2.2.4. Empirical Orthogonal Teleconnection Analysis

Empirical orthogonal teleconnection (EOT) analysis is a variant of empirical orthogonal functions that is useful for finding patterns that are independent in either time or space [40]. Basic EOT analysis, which is orthogonal in time, was used in this application. The method reduces the time series to representative components by finding locations that explain the maximum variability across the map. Part one of EOT analysis searches for the ‘base point’, or pixel that has the highest combined correlation to all other pixels. Part two removes patterns explained by the base point through linear regression, and then the analysis starts over on the residual data. For each iteration, the outputs are a time series extracted from the base point and a map of the correlation of all pixels to the time series. Using this method, we found that the first and second EOTs were highly correlated with the Niño3.4 and DMI indices, respectively.

3. Results

3.1. Seasonal NDVI and Precipitation Composite Results

Eastern Africa, particularly Kenya, Uganda, and southcentral Ethiopia had abnormally low precipitation in September and October 2015. As predicted based on past events, positive precipitation and NDVI anomalies became widespread in November and peaked in January. While the direction of the regional response was consistent with the canonical response, the spatial manifestation of the anomalies was rather dispersed. In the canonical El Niño the greatest NDVI and precipitation departures are concentrated in north-east Kenya, south-east Ethiopia, and Somalia (Figure 1). In 2015, the greatest precipitation anomalies shifted westwards to Uganda, south-western Kenya, Tanzania, and the northern border of Mozambique, with isolated in central Somalia and south eastern Ethiopia (Figure 4A). The maximum rainfall departures were in the range of +1.0 to +3.0 standardized deviations (150–400 mm). The NDVI anomalies followed the shift in precipitation, affecting the same regions (Figure 5A). Greener-than-normal conditions continued through April, when vegetation returned to neutral or slightly drier than average.
In 2015, southern Africa exhibited the dry conditions commonly associated with the El Niño phase of the ENSO cycle. Negative NDVI anomalies began to appear in western and central South Africa in September and by November virtually all of the land areas below 15°S were dominated by below-normal precipitation (Figure 4B) and NDVI (Figure 5B). Throughout the event, the dry conditions progressed from west to east across the region, with the largest NDVI departures (~ −2.5 standardized anomalies below average) concentrated over rangeland and agricultural regions in Botswana, Mozambique and eastern South Africa. The precipitation pattern is similar, with maximum departures of −2.0 standardized deviations (~−300 mm) over central Mozambique. By February the drought conditions began to recede; however, the vegetation along the eastern coast was slow to rebound. The drought was mainly concentrated east of 20°E.
In early 2016, dry conditions associated with La Niña developed in eastern Africa and vegetation productivity quickly declined. Widespread negative precipitation and vegetation anomalies persisted from October 2016 through May 2017. The lowest precipitation anomalies of approximately −1.5 standardized anomalies occurred in Kenya, Tanzania, Uganda, and southern Somalia (Figure 4C). Concurrent NDVI has a similar spatial distribution and departures of about −1.0 to −2.0 standardized anomalies below average (Figure 5C).
During the same period, southern Africa experienced enhanced precipitation and vegetation. The strong positive effects may have been a response to the combined influence of the relatively weak La Niña and the warm pool of water in the southern Indian Ocean (Figure 9). The precipitation (Figure 4D) and NDVI (Figure 5D) impacts were particularly strong in Botswana, Zimbabwe, and central and northern South Africa. Maximum precipitation and NDVI departures were both about +2 standardized deviations above average. Although La Niña reached an early peak in October 2016, the NDVI and precipitation anomalies did not fully develop until January to February 2017. The delayed vegetation response may have been due to extended soil moisture recovery time following the extremely dry conditions in the previous year [27,41].

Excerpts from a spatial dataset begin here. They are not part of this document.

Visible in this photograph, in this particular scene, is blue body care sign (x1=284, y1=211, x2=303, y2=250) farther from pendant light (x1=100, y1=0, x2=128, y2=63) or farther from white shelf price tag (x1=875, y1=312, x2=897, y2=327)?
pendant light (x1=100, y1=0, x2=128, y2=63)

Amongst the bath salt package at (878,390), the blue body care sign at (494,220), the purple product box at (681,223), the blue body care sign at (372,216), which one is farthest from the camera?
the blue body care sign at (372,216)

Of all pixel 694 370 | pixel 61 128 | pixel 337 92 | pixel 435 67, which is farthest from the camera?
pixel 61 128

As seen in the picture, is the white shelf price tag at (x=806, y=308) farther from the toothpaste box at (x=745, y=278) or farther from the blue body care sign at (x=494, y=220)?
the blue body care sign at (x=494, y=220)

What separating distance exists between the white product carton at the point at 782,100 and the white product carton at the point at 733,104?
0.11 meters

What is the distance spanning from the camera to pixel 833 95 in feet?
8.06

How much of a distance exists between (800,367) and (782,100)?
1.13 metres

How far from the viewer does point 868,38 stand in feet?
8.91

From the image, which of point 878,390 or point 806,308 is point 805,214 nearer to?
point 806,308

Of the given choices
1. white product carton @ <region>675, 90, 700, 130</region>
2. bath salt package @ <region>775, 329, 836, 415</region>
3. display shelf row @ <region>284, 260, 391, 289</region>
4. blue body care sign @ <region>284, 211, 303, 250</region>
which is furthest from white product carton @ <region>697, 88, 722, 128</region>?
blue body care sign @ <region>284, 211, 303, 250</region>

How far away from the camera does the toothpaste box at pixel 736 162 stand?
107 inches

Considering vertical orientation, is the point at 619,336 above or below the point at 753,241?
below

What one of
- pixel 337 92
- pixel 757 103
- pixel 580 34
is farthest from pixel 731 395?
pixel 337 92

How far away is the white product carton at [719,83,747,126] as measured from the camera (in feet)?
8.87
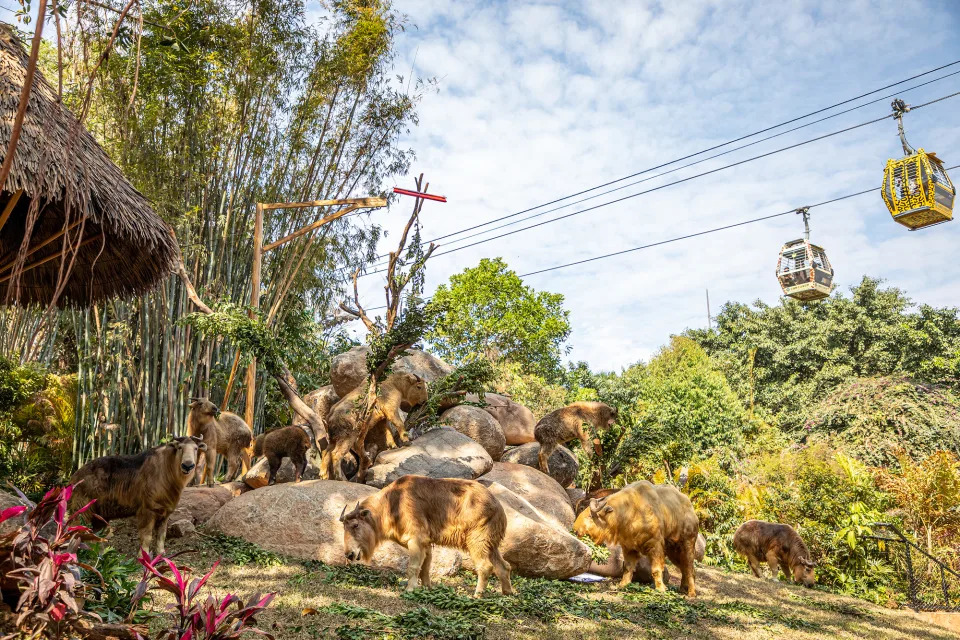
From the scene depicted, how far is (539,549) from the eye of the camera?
292 inches

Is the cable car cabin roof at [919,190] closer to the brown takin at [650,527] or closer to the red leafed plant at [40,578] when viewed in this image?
the brown takin at [650,527]

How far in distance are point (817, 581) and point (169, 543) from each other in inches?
386

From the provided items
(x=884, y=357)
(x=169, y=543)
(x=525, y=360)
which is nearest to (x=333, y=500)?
(x=169, y=543)

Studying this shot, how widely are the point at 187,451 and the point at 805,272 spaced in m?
15.4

3.2. Temporal Evolution of Impacts Results

To facilitate comparison between the 1997–2000 ENSO and 2015–2017 ENSO the regions extracted in eastern Africa (35E–40E, 2S–2N) and southern Africa (19E–32E, 28S–20S) correspond to the areas examined in a previous assessment of teleconnection effects in Africa [8]. While patterns described by Anyamba et al. [8] generally align with our observations, there are several differences between the two events. In the 1997–1998 El Niño, eastern Africa more closely reflected the canonical response, with positive extremes concentrated in Kenya and Somalia. NDVI in this region was anomalously high for several months, in contrast to the short and weak green up in this location in November 2015 to February 2016. This is partially explained by the spatial differences in the response patterns; maximum departures were located elsewhere in the later event. As conditions transitioned to La Niña in 1999, NDVI gradually declined and remained slightly below average from September 1999 to February 2001. While the more recent La Niña was a briefer event, the negative NDVI departures were approximately 10–15% greater than the 1999 episode.
Southern Africa presented an atypical response in 1997, which is reflected by the near-normal NDVI throughout most of the event. In fact, we note slightly greener than average vegetation preceding peak El Niño conditions. The 2015 event, however, presented a stronger response with NDVI and precipitation departures of about −1.0 standardized anomaly (Figure 6) in 2015. During La Niña, the maximum NDVI departures of +1.5 standardized anomalies in both 2000 and 2017 occurred in January and in February, respectively.
In both teleconnection regions, the peak precipitation lags the ENSO signal by zero to two months. In eastern Africa, the maximum correlation between ENSO and precipitation (r = 0.56, p < 0.005) occurs without any lag adjustments. The strength of the correlation is stable and significant at lag intervals of up to four months. In southern Africa, the maximum correlation (r = 0.42, p < 0.05) occurs one month after the ENSO signal, and is also significant at two and three months time adjustments. Based on the correlation statistics at several lag times, eastern Africa had a stronger, more immediate precipitation impact than southern Africa in the most recent ENSO event. This is partially due to East Africa’s location within the equatorial plane where ENSO impacts were most pronounced and immediate. The correlation statistics are summarized in Table 1.
Vegetation response to ENSO-induced precipitation anomalies in both regions takes approximately one to two months, and peak correlations occur at a lag of three to four months. The delay may be partially due to growth rates of different vegetation types but more importantly due to mediation between rainfall and vegetation growth via soil moisture [41]. Again, for the 2015–2017 period, ENSO had a stronger influence in eastern Africa than in southern Africa, with correlation coefficients of 0.80 and 0.61, respectively, when NDVI lags ENSO by four months. While the relationship between NDVI and Niño 3.4 is statistically significant at all lag intervals (zero to four months) in eastern Africa, the relationship is only significant for a vegetation lag of three or four months in southern Africa. In both regions, the relationship between NDVI and ENSO is substantially stronger than the relationship between precipitation and ENSO. A possible explanation for the difference is due to the randomness or day-to-day variability in rainfall over the season compared to the relatively stable and gradual growth or decline in vegetation over space and time.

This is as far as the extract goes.